On my last day at school, my colleagues arranged a braai: Ivan explained that the only way to say thank you in Baster culture is to prepare massive quantities of meat. I woke up the next morning with something that can only be described as a meat hangover After the braai we took a staff photograph. I have never seen so many Namibians smile in one photo, and suspect that I have set some sort of record with this shot (Namibians mug in most photos).
My students’ goodbyes were heartbreaking not only for their sincerity but also for the terrifying spelling mistakes that made me again silently thank Ivan for not assigning me English classes.
Peace Corps’ superb travel agents booked me a flight to San Francisco through Accra, Ghana. After confirming with the desk agent at Air Namibia that my bags would be checked through to my final destination, I boarded the plane to Accra. Arriving in Ghana at 10 pm I was confronted my a much rawer and busier African atmosphere. Even at night it was hot and humid, and the arrivals terminal was crowded by a wall of aggressive taxi drivers and food vendors. At immigration arrivals the officer waved me through when I explained that I was not staying in Ghana (remember this plot detail); I then hurried past the baggage claim and out onto the street.
After some searching I found the departures terminal which inexplicably was not connected to the arrivals terminal. At the check in desk (i use this term loosely, as it was a podium sitting in the middle of what looked like a small warehouse staffed by a lady with a netbook) I tried to present my passport.”Where are your bags?” asked the lady. “I think they are checked through to San Francisco,” I explained. “I don’t think we do that….” countered the attendant. Looking up at the chaos around me, I was convinced and turned to run back to the arrivals terminal.
Luckily, there were not many rules at this airport so I was able to run upstream through customs and immigration and find my bags on the floor in the arrivals hall. With my baggage cart I began running back towards the departure terminal. I kept encountering stairs and having to run my bags up the stairs, then run back down to retrieve the cart, and then continue on my mad dash through the airport.

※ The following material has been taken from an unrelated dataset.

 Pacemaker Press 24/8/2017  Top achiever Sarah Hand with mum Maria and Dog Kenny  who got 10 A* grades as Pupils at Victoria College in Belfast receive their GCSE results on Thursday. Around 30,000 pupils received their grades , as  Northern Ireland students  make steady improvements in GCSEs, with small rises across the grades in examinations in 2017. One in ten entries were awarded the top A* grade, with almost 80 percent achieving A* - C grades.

With my bags checked I had 15 minutes to make it to the terminal. I hurried upstairs to another immigration check point. The officer examined my passport. “But where is your Ghana entry stamp?” He asked. After deliberation, he decided that I needed to go back to the arrivals hall. “But I need to go now,” I begged. The man turned to go find a superior, and I saw my chance. I scooped up my passport and boarding pass and dashed into the crowd heading for security. I didn’t look back until I had cut in front of the security line and slipped into the gate as it was closing.
That’s the thing about Peace Corps; nothing is ever easy, not even leaving.
For the next six weeks, Greg and I are heading to the Eastern Sierras and Utah for a last gasp of pure freedom before we start medical school in August. Thanks to all who have read and commented on this blog.